§ What you need to do:
Copy out exactly the stretch below, from the line with "Miniature figure concept" through the line with "Cozy dining area", both included; the pictures stay out.

§ Provided material:
════════════════

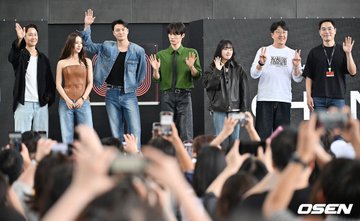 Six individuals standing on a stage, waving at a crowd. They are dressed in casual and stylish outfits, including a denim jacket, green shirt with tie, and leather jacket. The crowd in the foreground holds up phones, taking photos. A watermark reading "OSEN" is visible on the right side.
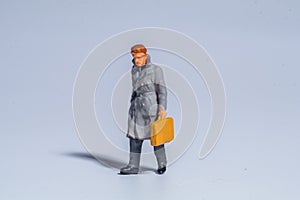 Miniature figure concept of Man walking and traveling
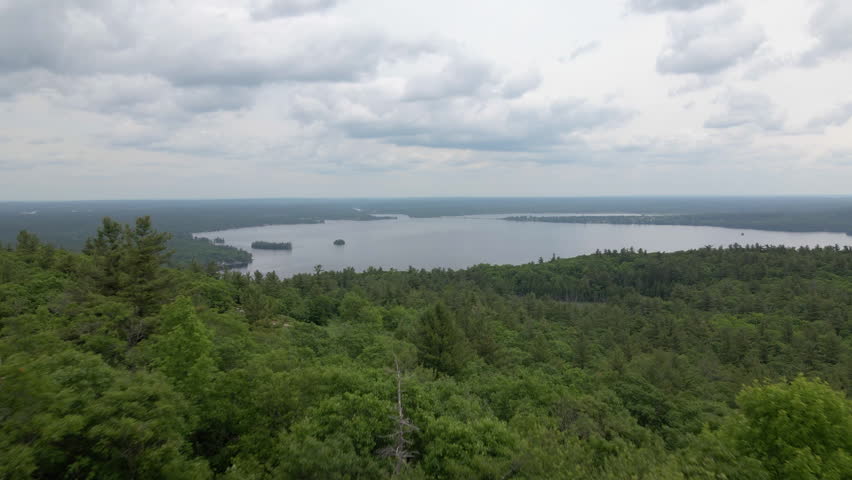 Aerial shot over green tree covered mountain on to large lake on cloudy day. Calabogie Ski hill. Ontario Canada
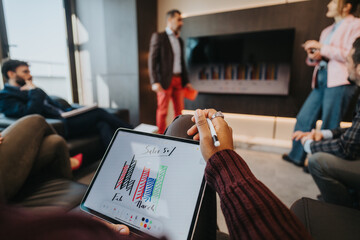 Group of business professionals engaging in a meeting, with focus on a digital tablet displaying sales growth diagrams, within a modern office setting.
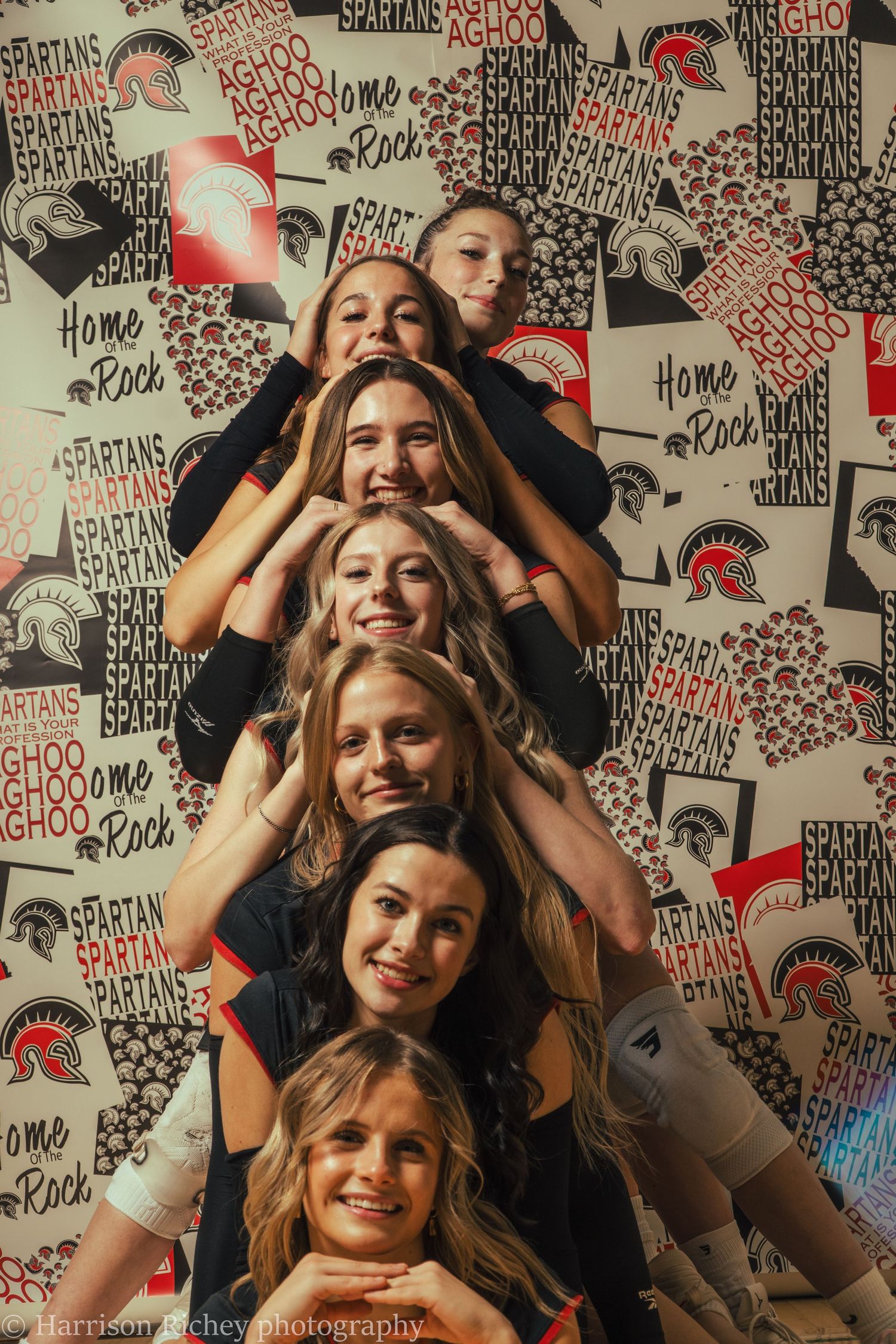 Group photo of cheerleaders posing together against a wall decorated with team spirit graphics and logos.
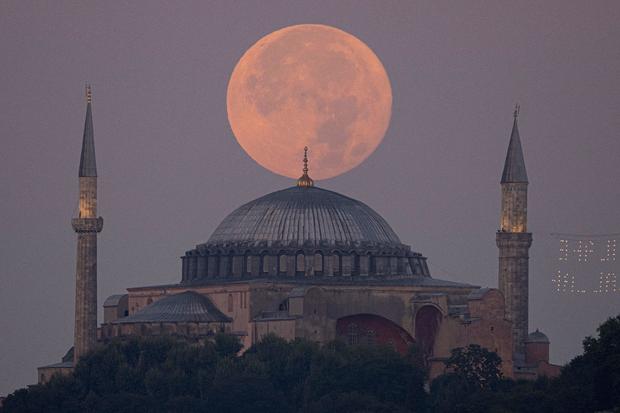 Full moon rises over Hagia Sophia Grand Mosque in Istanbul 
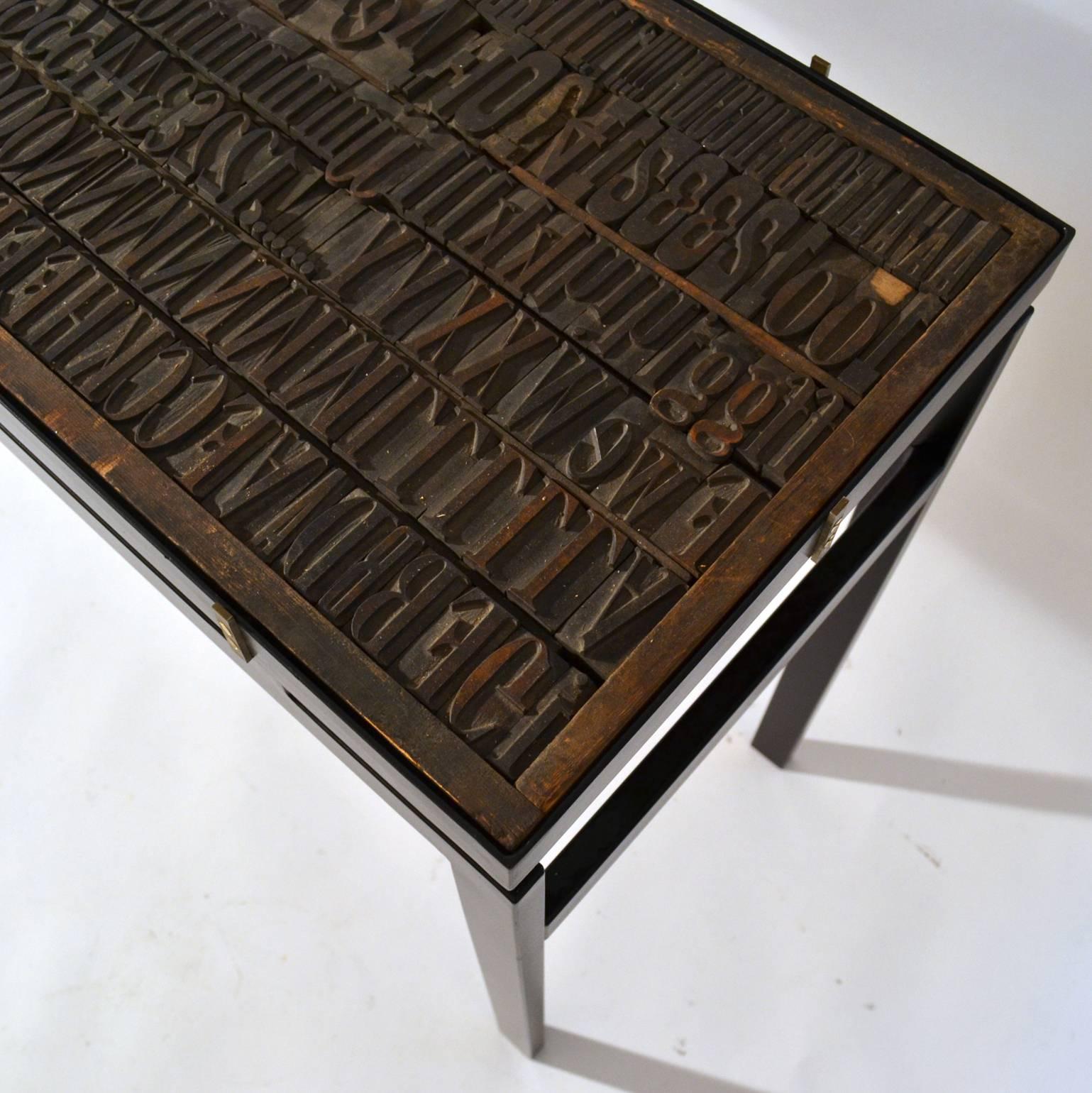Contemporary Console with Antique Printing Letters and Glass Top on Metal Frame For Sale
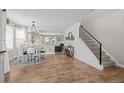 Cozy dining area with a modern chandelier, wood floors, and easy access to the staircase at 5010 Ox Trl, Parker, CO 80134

════════════════

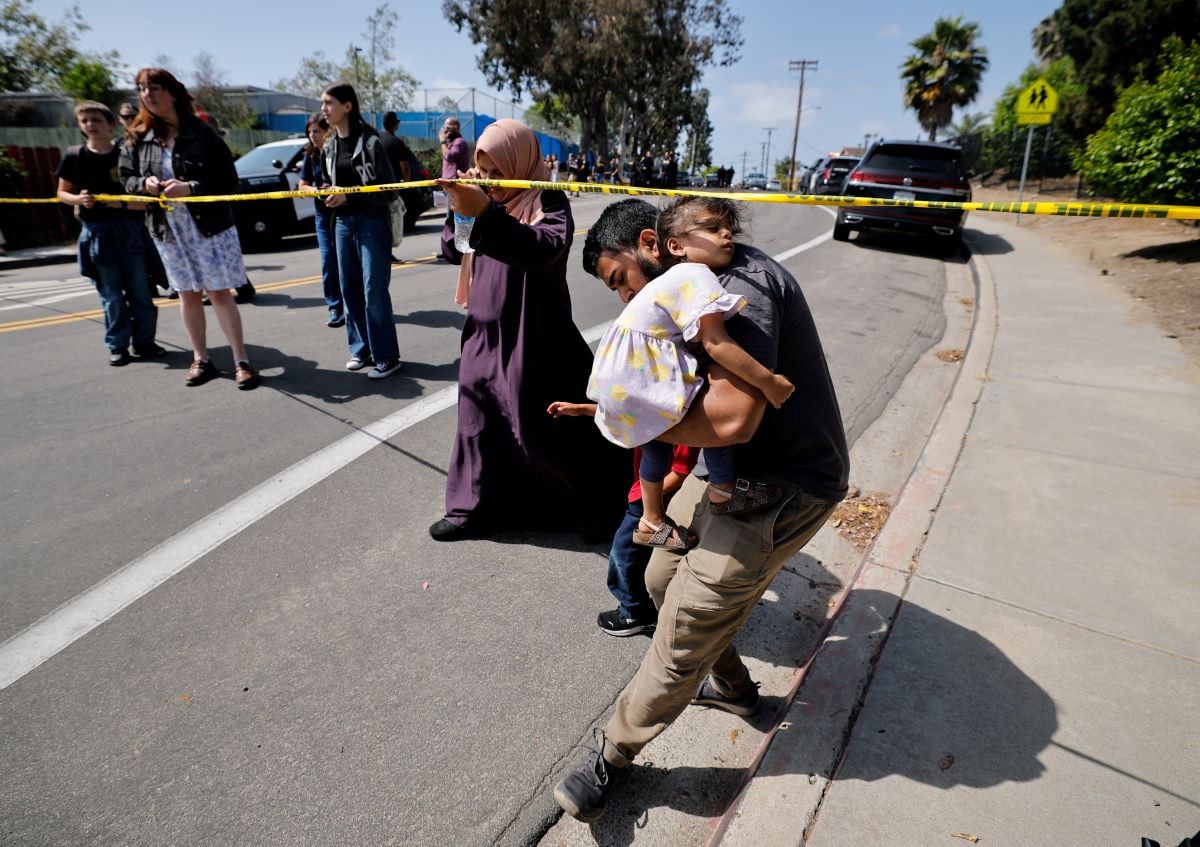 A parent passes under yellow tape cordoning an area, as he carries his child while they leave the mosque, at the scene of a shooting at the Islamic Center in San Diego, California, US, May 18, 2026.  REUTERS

════════════════

§ Result for this exercise:
 Miniature figure concept of Man walking and traveling
 Aerial shot over green tree covered mountain on to large lake on cloudy day. Calabogie Ski hill. Ontario Canada
 Group of business professionals engaging in a meeting, with focus on a digital tablet displaying sales growth diagrams, within a modern office setting.
 Group photo of cheerleaders posing together against a wall decorated with team spirit graphics and logos.
 Full moon rises over Hagia Sophia Grand Mosque in Istanbul 
Contemporary Console with Antique Printing Letters and Glass Top on Metal Frame For Sale
 Cozy dining area with a modern chandelier, wood floors, and easy access to the staircase at 5010 Ox Trl, Parker, CO 80134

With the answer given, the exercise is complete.